Переход от секундного душевного движения к обычной алчности и скупердяйству поразительный! В более раннем рассказе «На мельнице» (1886) грубый и жадный мельник точно так же «остывает» после мига совестливости:

«— Вот вам... — пробормотал он, вытаскивая из кошелька комок, состоявший из бумажек и серебра. — Берите!

Он покрутил в руке этот комок, помял... потом опять помял. Бумажки и серебряные деньги, скользя меж пальцев, друг за дружкой попадали обратно в кошелек, и в руке остался один только двугривенный... Мельник оглядел его, потер между пальцами и, крякнув, побагровев, подал его матери».

Но ведь мельника все и зовут не иначе, как Каин или Ирод, а Кузьмичов, в общем, видимо, не слишком выделяется в своем кругу. Он — один из тех обыкновеннейших в своем роде дельцов, которых можно было встретить на каждом шагу. «Спутники попались положительные и с характером, все время толковавшие о ценах на муку», — иронически сообщал Чехов домашним с дороги на юг (П., 2, 55).

********************

Что нужно сделать:
**a)** Изложите фрагмент о мельнике и Кузьмичове в двух предложениях.
**b)** Определите, согласуется ли каждое утверждение с фрагментом о мельнике и Кузьмичове, ответив «да» или «нет» и процитировав решающие слова: (i) рассказ «На мельнице» относится к 1886 году; (ii) мельник в итоге отдал матери весь комок бумажек и серебра; (iii) спутники Чехова по дороге на юг всё время говорили о ценах на муку.
**c)** Как, согласно фрагменту о мельнике и Кузьмичове, все зовут мельника?
Список, помещённый после фрагмента, с ним никак не связан.

Исходные данные:
********************

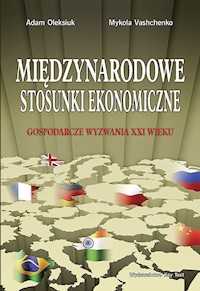 Międzynarodowe stosunki ekonomiczne - Oleksiuk Adam, Vashchenko  Mykola - książka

********************

Ответы к заданиям:
**a)** Фрагмент отмечает поразительный переход от секундного душевного движения к алчности и приводит сходный пример из рассказа «На мельнице» (1886): мельник после мига совестливости отдаёт матери вместо комка денег лишь двугривенный. При этом мельника все зовут Каином или Иродом, а Кузьмичов — один из обыкновеннейших дельцов, которых можно было встретить на каждом шагу.

**b)**
(i) Да: «В более раннем рассказе «На мельнице» (1886)».
(ii) Нет: «в руке остался один только двугривенный».
(iii) Да: «все время толковавшие о ценах на муку».

**c)** Каин или Ирод.